El presidente del Parlamento Europeo, Josep Borrell, advirtió ayer en la cumbre de Lahti que la Unión Europea (UE) "perdería credibilidad si cambia energía por derechos humanos". Pese a su enorme dependencia en materia energética, la UE no puede callar ante las violaciones de los derechos humanos y la creciente deriva autoritaria del régimen ruso a cambio de garantizarse la seguridad del aprovisionamiento de gas y petróleo, añadió Borrell.

La Eurocámara, explicó Borrell, ya expresó en una resolución en junio su creciente preocupación por "el debilitamiento de la democracia en Rusia, el incremento del control estatal sobre los medios de comunicación y las cada vez mayores dificultades impuestas a la oposición". La investigación sobre el asesinato de la periodista Anna Polit-kóvskaya, muy crítica con el presidente Vladimir Putin, "será un test sobre la situación de los derechos humanos, la libertad de expresión y el Estado de derecho en Rusia", destacó Borrell. "El futuro acuerdo de asociación estratégica con Rusia debe tener en cuenta los intereses econó-micos, pero también, de forma muy relevante, la situación política sobre derechos humanos y sobre el Estado de derecho".

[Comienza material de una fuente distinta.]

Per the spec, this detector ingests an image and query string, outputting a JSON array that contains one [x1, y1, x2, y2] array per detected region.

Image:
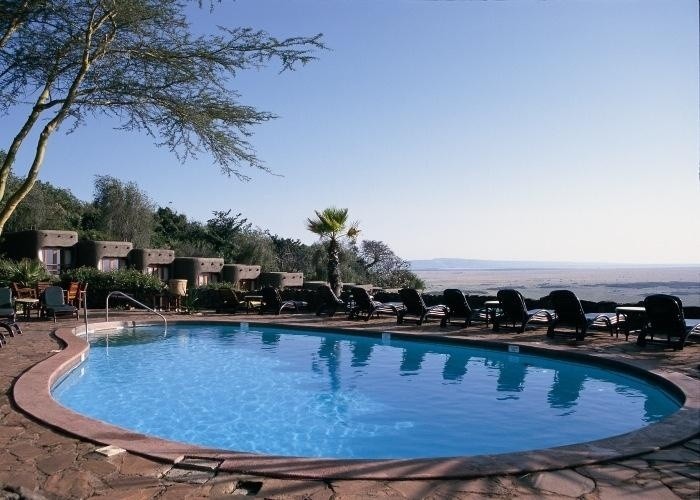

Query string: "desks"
[[484, 301, 506, 328], [614, 306, 654, 340], [425, 305, 450, 323]]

Amnistía Internacional también expresó su temor de que los intereses económicos de la UE primen sobre principios políticos esenciales. "Europa no va hacer ningún favor a nadie, y menos a la población rusa, si permite que las cuestiones energéticas pasen por encima de todo. Es crucial que la UE no limite sus protestas únicamente a las palabras", pidió la organización a los líderes europeos.